No need for monetary tightening now
The Hindu Business Line, January 19, 2010, Page 15

Arun S, Lagos

The Commerce and Industry Minister, Mr Anand Sharma, has called for easier availability of credit at low interest rates till the industry completely recovers from the aftermath of the financial crisis. The Minister's statement against any tightening of monetary measures comes days before the Reserve Bank of India (RBI) is slated to announce the third quarter review of its monetary and credit policy on January 29.

“I don't think there is any need for monetary tightening now,” Mr Sharma told reporters on the sidelines of the recently held Ficci event Namaskar Africa here.

Pointing out that the industry was yet to recover fully from the effects of the credit squeeze and freeze following the collapse of some big financial institutions in the West, the Minister said, “If you want the industry to expand and exports to be competitive then they must get credit on easy terms and low interest rates.”

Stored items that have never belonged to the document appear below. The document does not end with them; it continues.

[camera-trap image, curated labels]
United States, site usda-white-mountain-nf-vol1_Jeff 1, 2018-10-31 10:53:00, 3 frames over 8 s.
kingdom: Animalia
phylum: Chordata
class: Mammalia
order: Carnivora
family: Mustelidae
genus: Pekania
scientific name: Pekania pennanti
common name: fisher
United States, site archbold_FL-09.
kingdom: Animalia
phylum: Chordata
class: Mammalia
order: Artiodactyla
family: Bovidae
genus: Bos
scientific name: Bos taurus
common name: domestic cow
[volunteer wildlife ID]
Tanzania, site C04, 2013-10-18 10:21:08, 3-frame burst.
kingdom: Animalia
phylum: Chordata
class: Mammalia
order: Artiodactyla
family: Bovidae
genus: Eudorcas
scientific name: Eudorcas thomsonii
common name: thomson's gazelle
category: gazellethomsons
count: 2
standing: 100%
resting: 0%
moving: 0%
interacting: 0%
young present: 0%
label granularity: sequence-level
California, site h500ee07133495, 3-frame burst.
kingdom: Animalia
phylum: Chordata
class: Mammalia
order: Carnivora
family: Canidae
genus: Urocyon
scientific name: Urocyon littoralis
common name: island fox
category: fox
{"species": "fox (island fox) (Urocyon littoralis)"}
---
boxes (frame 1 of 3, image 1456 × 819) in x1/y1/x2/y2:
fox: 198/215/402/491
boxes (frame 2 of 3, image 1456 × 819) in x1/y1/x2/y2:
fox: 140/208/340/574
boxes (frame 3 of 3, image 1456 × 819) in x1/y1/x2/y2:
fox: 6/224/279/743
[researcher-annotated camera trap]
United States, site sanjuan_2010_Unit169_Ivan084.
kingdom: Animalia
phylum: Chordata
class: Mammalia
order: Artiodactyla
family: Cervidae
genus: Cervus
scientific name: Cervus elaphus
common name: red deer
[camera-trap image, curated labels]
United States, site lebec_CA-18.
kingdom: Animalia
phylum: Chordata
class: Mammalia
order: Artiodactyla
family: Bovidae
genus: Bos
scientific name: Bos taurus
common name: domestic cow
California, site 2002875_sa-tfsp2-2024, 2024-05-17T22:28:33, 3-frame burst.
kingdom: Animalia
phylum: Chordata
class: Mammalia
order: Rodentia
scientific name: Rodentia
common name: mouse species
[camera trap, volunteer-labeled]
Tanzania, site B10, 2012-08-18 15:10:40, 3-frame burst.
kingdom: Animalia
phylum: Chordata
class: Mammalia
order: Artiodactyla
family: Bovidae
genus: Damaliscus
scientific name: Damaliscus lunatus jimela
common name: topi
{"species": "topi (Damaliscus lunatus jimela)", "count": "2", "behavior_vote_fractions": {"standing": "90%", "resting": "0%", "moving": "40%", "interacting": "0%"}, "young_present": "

“The dollar credit window we have created in the Foreign Trade Policy (FTP) for exporters should continue,” he added.

Announcing several incentives for exporters on January 12, Mr Sharma had said the Commerce Ministry has taken up with the Finance Ministry issues such as continuation of interest subsidies, cheaper dollar credit and more time for exporters to realise overdue export proceeds.

However, the Minister said he would not want to delve into the domain of the RBI. “Let them (RBI) regulate. I am only talking of the availability of credit on easy terms,” he said.

Asked whether the easy availability of cheap credit would further push up inflation, the Minister shot back saying, “There is no spill-over effect of credit on inflation. What should businesses do, should they shut down or stop expanding?”

He said the increase in food inflation had nothing to do with banks offering credit to business.

“I think there is a speculative build-up when it comes to food inflation in some of the commodities,” he said, adding that food inflation was resulting mainly from shortage of sugar, edible oil and pulses.

“There is enough grain available in the country. Both rice and wheat procurement is good. But I am worried about pulses and edible oils. The agriculture sector is also concerned. The Cabinet Committee on food security is taking a fortnightly stock of the situation. I am a member of that. We hope the food prices come down. We are also optimistic about the rabi crop,” he said. Food inflation was 17.28 per cent for the week ended January 2, down from 18.22 per cent in the previous week.